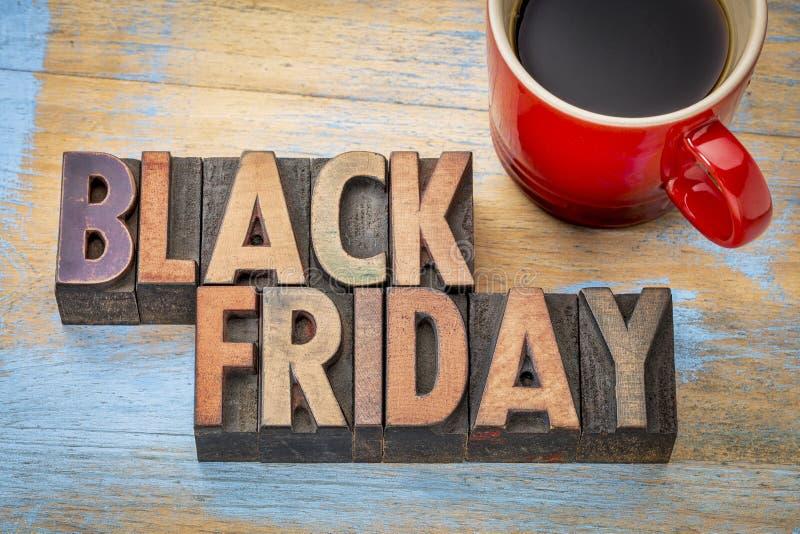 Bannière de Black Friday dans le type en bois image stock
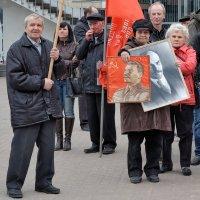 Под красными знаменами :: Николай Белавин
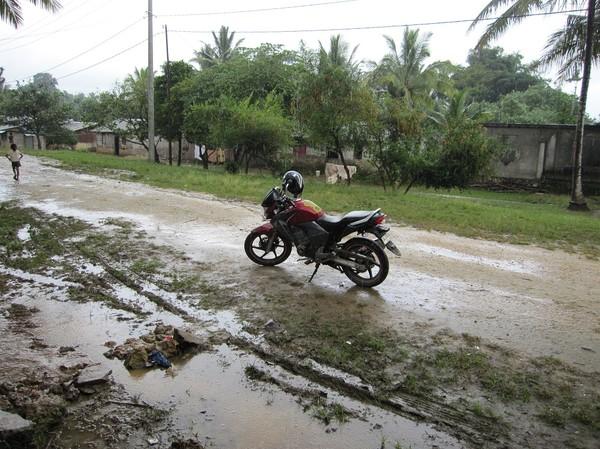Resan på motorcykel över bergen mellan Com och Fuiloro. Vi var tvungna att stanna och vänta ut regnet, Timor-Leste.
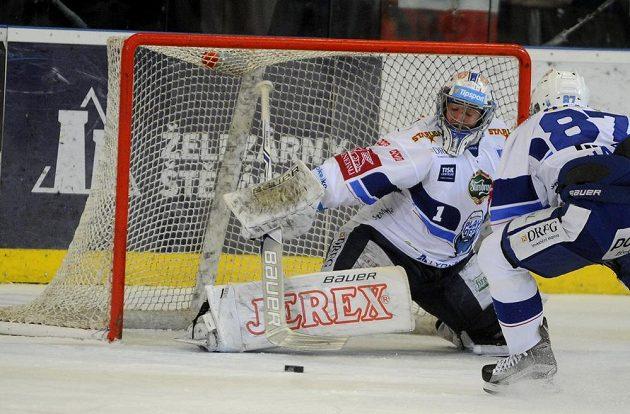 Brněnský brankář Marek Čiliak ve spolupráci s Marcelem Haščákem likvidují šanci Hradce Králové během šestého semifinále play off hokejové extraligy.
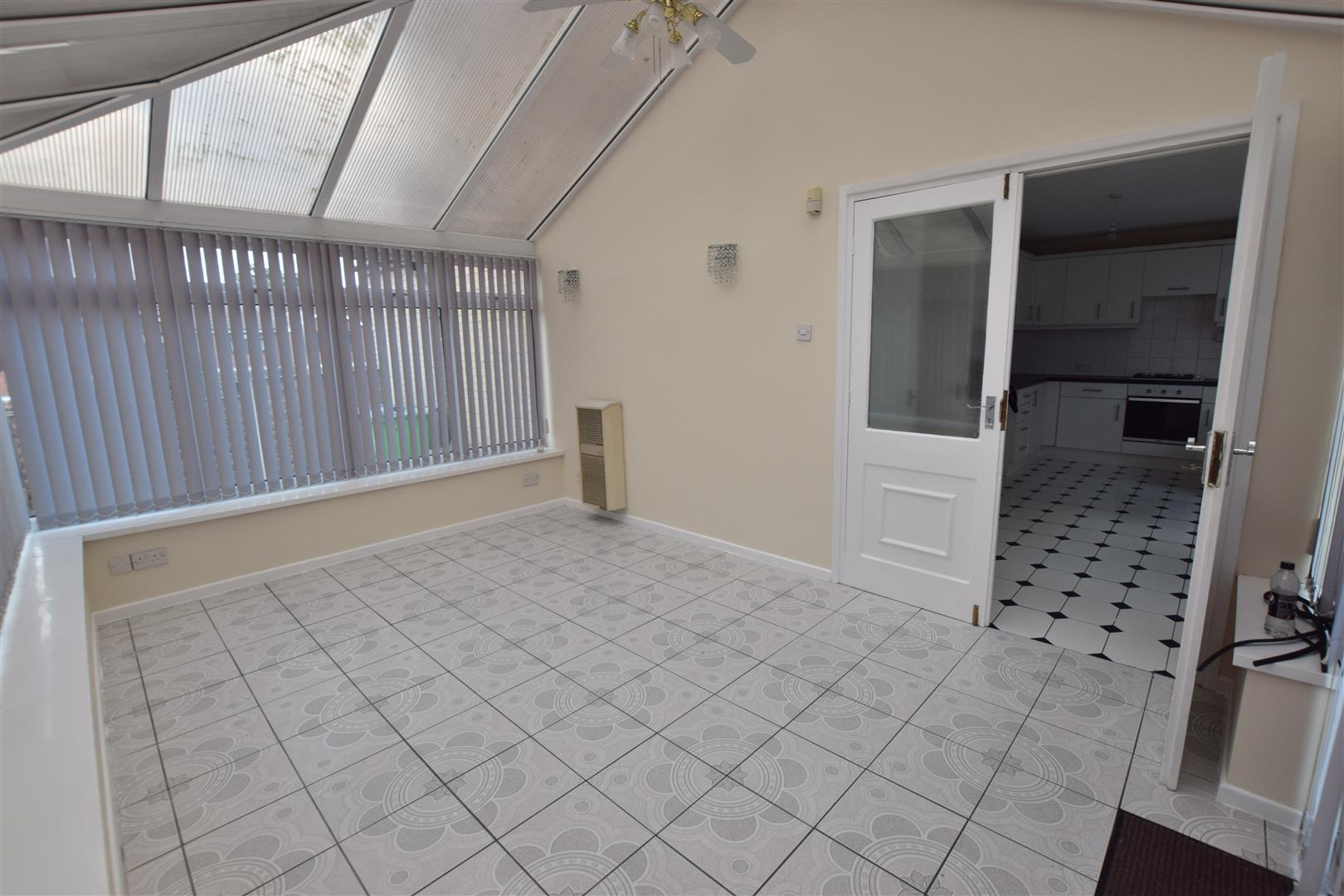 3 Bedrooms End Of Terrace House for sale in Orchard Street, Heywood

- - - -

◆ EXERCISE DESCRIPTION ◆
From the material above, copy everything exactly but the pictures.

◆ TASK RESULT ◆
 Bannière de Black Friday dans le type en bois image stock
 Под красными знаменами :: Николай Белавин
Resan på motorcykel över bergen mellan Com och Fuiloro. Vi var tvungna att stanna och vänta ut regnet, Timor-Leste.
 Brněnský brankář Marek Čiliak ve spolupráci s Marcelem Haščákem likvidují šanci Hradce Králové během šestého semifinále play off hokejové extraligy.
 3 Bedrooms End Of Terrace House for sale in Orchard Street, Heywood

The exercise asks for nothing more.